Вернувшись с завода и наскоро пообедав, Бобров вышел на крыльцо. Кучер Митрофан, еще раньше получивший приказание оседлать Фарватера, гнедую донскую лошадь, с усилием затягивал подпругу английского седла. Фарватер надувал живот и несколько раз быстро изгибал шею, ловя зубами рукав Митрофановой рубашки. Тогда Митрофан кричал на него сердитым и ненатуральным басом: «Но-о! Балуй, идол!» — и прибавлял, кряхтя от напряжения: «Ишь ты, животная».
Фарватер — жеребец среднего роста, с массивною грудью, длинным туловищем и поджарым, немного вислым задом — легко и стройно держался на крепких мохнатых ногах, с надежными копытами и тонкой бабкой. Знаток остался бы недоволен его горбоносой мордой и длинной шеей с острым, выдающимся кадыком. Но Бобров находил, что эти особенности, характерные для всякой донской лошади, составляют красоту Фарватера так же, как кривые ноги у таксы и длинные уши у сеттера. Зато во всем заводе не было лошади, которая могла бы обскакать Фарватера.
Хотя Митрофан и считал необходимым, как и всякий хороший русский кучер, обращаться с лошадью сурово, отнюдь не позволяя ни себе, ни ей никаких проявлений нежности, и поэтому называл ее и «каторжной», и «падалью», и «убивцею», и даже «хамлетом», тем не менее он в глубине души страстно любил Фарватера. Эта любовь выражалась в том, что донской жеребчик был и вычищен лучше и овса получал больше, чем другие казенные лошади Боброва: Ласточка и Черноморец.

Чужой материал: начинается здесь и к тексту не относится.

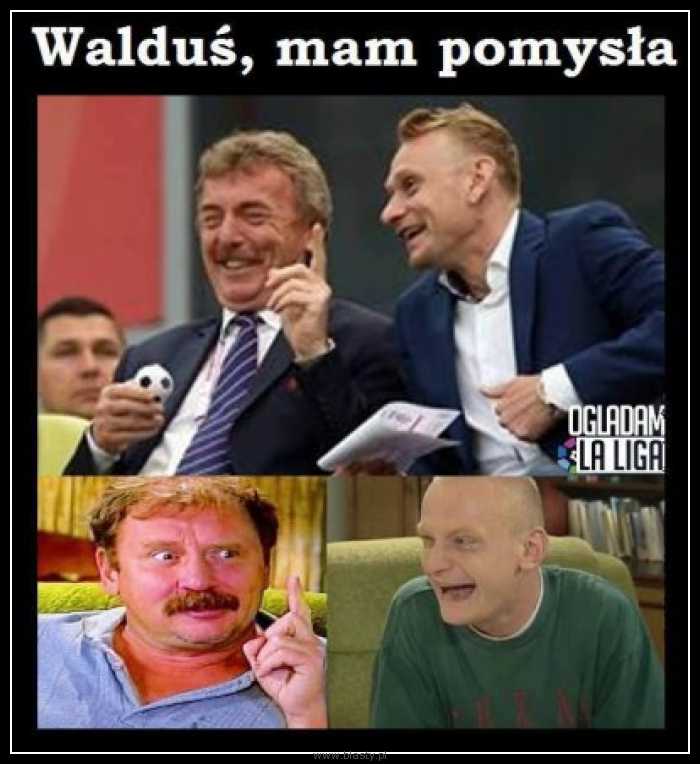 Walduś mam pomysła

— Поил ты его, Митрофан? — спросил Бобров.
Митрофан ответил не сразу. У него была и еще одна повадка хорошего кучера — медлительность и степенность в разговоре.
— Попоил, Андрей Ильич, как же не попоимши-то. Но, ты, озирайся, леший! Я тебе поверчу морду-то! — крикнул он сердито на лошадь. — Страсть, барин, как ему охота нынче под седлом идти. Не терпится.
Едва только Бобров подошел к Фарватеру и, взяв в левую руку поводья, обмотал вокруг пальцев гривку, как началась история, повторявшаяся чуть ли не ежедневно. Фарватер, уже давно косившийся большим сердитым глазом на подходившего Боброва, начал плясать на месте, выгибая шею и разбрасывая задними ногами комья грязи. Бобров прыгал около него на одной ноге, стараясь вдеть ногу в стремя.
— Пусти, пусти поводья, Митрофан! — крикнул он, поймав, наконец, стремя, и в тот же момент, перебросив ногу через круп, очутился в седле.
Почувствовав шенкеля всадника, Фарватер тотчас же смирился и, переменив несколько раз ногу, фыркая и мотая головой, взял от ворот широким, упругим галопом…
Быстрая езда, холодный ветер, свистевший в уши, свежий запах осеннего, слегка мокрого поля очень скоро успокоили и оживили вялые нервы Боброва. Кроме того, каждый раз, отправляясь к Зиненкам, он испытывал приятный и тревожный подъем духа.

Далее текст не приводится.